Amor efectivo
183 A partir del «amor social»[172] es posible avanzar hacia una civilización del amor a la que todos podamos sentirnos convocados. La caridad, con su dinamismo universal, puede construir un mundo nuevo[173], porque no es un sentimiento estéril, sino la mejor manera de lograr caminos eficaces de desarrollo para todos. El amor social es una «fuerza capaz de suscitar vías nuevas para afrontar los problemas del mundo de hoy y para renovar profundamente desde su interior las estructuras, organizaciones sociales y ordenamientos jurídicos»[174].

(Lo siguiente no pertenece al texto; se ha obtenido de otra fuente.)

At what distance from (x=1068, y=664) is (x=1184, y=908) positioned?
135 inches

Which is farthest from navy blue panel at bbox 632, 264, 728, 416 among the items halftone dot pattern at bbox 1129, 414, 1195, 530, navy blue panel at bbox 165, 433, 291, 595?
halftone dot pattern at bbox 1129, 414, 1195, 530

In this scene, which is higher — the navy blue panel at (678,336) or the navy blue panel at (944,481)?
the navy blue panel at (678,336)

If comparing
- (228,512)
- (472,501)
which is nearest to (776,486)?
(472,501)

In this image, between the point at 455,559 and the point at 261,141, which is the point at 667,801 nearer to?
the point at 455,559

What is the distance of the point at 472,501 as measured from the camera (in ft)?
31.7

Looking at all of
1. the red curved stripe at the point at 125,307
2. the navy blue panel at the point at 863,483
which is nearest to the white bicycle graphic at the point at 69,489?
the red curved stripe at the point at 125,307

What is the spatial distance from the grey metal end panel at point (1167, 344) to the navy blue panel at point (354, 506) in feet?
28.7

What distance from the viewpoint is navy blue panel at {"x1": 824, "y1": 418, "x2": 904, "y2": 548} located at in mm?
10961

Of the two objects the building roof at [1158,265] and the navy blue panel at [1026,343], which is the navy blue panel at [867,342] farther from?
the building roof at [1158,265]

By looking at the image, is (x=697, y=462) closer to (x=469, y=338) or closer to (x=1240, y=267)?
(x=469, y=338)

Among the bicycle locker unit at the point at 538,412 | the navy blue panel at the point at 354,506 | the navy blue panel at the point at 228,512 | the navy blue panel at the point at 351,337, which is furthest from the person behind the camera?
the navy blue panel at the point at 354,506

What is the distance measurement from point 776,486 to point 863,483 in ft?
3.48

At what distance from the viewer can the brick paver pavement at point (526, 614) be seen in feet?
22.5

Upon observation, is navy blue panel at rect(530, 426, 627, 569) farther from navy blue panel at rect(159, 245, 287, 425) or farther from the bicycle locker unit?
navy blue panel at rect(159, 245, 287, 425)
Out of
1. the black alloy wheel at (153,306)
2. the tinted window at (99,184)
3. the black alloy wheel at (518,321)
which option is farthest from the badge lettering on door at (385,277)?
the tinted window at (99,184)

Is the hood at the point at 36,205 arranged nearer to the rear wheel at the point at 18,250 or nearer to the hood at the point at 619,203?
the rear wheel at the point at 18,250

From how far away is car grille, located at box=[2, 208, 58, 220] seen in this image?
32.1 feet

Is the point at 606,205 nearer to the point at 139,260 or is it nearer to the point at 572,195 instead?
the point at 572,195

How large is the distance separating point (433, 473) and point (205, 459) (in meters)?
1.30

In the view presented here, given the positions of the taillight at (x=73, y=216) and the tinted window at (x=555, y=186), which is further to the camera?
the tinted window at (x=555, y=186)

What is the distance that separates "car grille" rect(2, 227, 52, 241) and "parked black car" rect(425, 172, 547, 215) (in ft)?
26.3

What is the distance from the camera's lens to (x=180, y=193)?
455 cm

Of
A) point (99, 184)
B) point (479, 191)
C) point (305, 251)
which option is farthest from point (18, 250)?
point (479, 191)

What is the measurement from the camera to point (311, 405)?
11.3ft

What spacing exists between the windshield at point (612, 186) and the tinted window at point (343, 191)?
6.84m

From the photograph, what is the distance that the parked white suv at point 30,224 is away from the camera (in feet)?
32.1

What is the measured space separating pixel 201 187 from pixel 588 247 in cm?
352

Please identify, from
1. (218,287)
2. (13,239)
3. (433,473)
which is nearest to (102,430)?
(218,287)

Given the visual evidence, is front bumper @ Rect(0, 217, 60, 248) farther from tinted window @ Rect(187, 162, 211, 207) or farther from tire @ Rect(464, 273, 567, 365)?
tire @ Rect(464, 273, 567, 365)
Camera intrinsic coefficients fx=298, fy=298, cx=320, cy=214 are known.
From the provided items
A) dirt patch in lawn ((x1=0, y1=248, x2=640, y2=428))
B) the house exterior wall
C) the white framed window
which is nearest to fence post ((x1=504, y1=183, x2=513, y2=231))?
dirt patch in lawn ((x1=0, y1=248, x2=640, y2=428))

184 La caridad está en el corazón de toda vida social sana y abierta. Sin embargo, hoy «se afirma fácilmente su irrelevancia para interpretar y orientar las responsabilidades morales»[175]. Es mucho más que sentimentalismo subjetivo, si es que está unida al compromiso con la verdad, de manera que no sea «presa fácil de las emociones y las opiniones contingentes de los sujetos»[176]. Precisamente su relación con la verdad facilita a la caridad su universalismo y así evita ser «relegada a un ámbito de relaciones reducido y privado»[177]. De otro modo, será «excluida de los proyectos y procesos para construir un desarrollo humano de alcance universal, en el diálogo entre saberes y operatividad»[178]. Sin la verdad, la emotividad se vacía de contenidos relacionales y sociales. Por eso la apertura a la verdad protege a la caridad de una falsa fe que se queda sin «su horizonte humano y universal»[179].
185 La caridad necesita la luz de la verdad que constantemente buscamos y «esta luz es simultáneamente la de la razón y la de la fe»[180], sin relativismos. Esto supone también el desarrollo de las ciencias y su aporte insustituible para encontrar los caminos concretos y más seguros para obtener los resultados que se esperan. Porque cuando está en juego el bien de los demás no bastan las buenas intenciones, sino lograr efectivamente lo que ellos y sus naciones necesitan para realizarse.